А стать товарищем Софронова, Сурова, Грибачева? Это было невозможно даже не по идейным, невыносимо – по эстетическим соображениям. Но некоторое время он пытался… об этом речь впереди.
Казакевич писал о Софронове и его компании в своих дневниках:
Их объединяет не организация, и не общая идеология, и не общая любовь, и не зависть, а нечто более сильное и глубокое – бездарность. К чему удивляться их круговой поруке, их спаянности, их организованности, их настойчивости? Бездарность – великая цепь, великий тайный орден, франкмасонский знак, который они узнают друг на друге моментально и который их сближает как старообрядческое двуперстие – раскольников .
Не случайно они сошлись с одиозным драматургом Анатолием Суровым. Как уже говорилось, Суров был лауреатом Сталинских премий, а его пьесы «Далеко от Сталинграда», «Обида», «Бесноватый галантерейщик», «Зеленая улица», «Рассвет над Москвой» широко шли по стране.
Ирония истории состояла в том, что подлинными авторами этих поделок были те самые «космополиты», которых он нещадно бранил. «Он организовывал одно драматургическое "чудо" за другим, – писал Борщаговский, – наиболее полно освятивший этот поразительный феномен. Он был ценим, вошел в литературную элиту. К 1949 году он числился автором трех пьес; одна из них как будто снискала одобрение Сталина. Первый же свой шаг на сцену, задолго до января 1949 года, он сделал бесчестно.
А был комсомольским работником из глубинки, журналистом организатором, грубоватым и прямым, не без выдумки, с превосходным знанием повадок и слабостей партийной и комсомольской бюрократии, функционером, отлично вписавшимся в мир полуправды, иерархически регламентированных ценностей. Плотная, крепкая, плечистая фигура; массивная, совсем не щегольская палка, на которую он опирался при нездоровых ногах; широкая физиономия под русой, небрежной шапкой волос – все это по первому впечатлению располагало к нему. Вот уж кто человек из народа, воистину свой парень…» .

■ **Сохранённые данные**
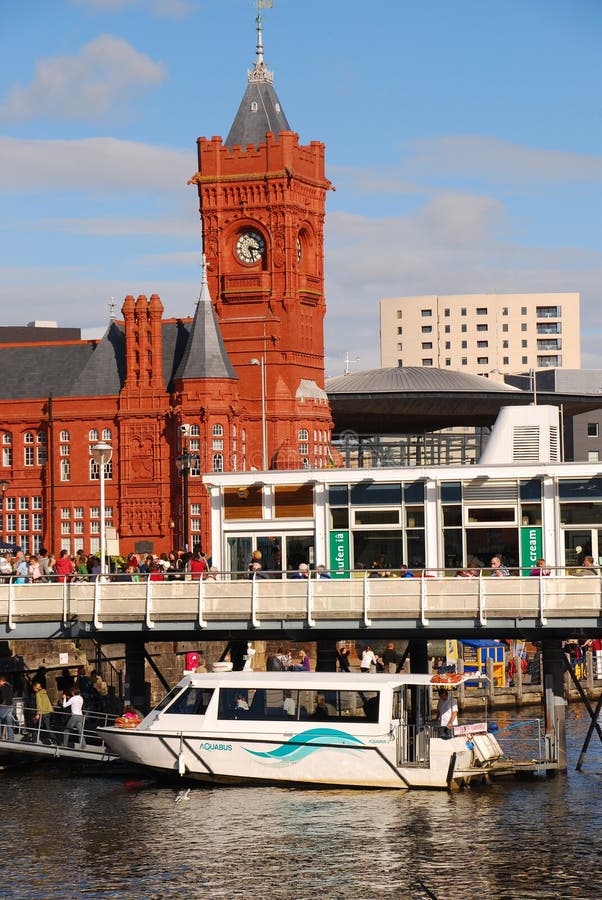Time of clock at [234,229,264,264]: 3:27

■ **Задание**
Пожалуйста, определите, соответствуют ли отрывку о Сурове утверждения 1. Казакевич писал о Софронове и его компании в дневниках; 2. Суров был лауреатом Ленинской премии; 3. Среди пьес Сурова названа «Зеленая улица». Каждый ответ дайте словом «да» или «нет» с точной цитатой из отрывка, которая это решает. Материалы для работы не понадобятся.

■ **Ожидаемый ответ**
1. Да: «Казакевич писал о Софронове и его компании в своих дневниках».
2. Нет: «Суров был лауреатом Сталинских премий».
3. Да: «его пьесы «Далеко от Сталинграда», «Обида», «Бесноватый галантерейщик», «Зеленая улица», «Рассвет над Москвой» широко шли по стране».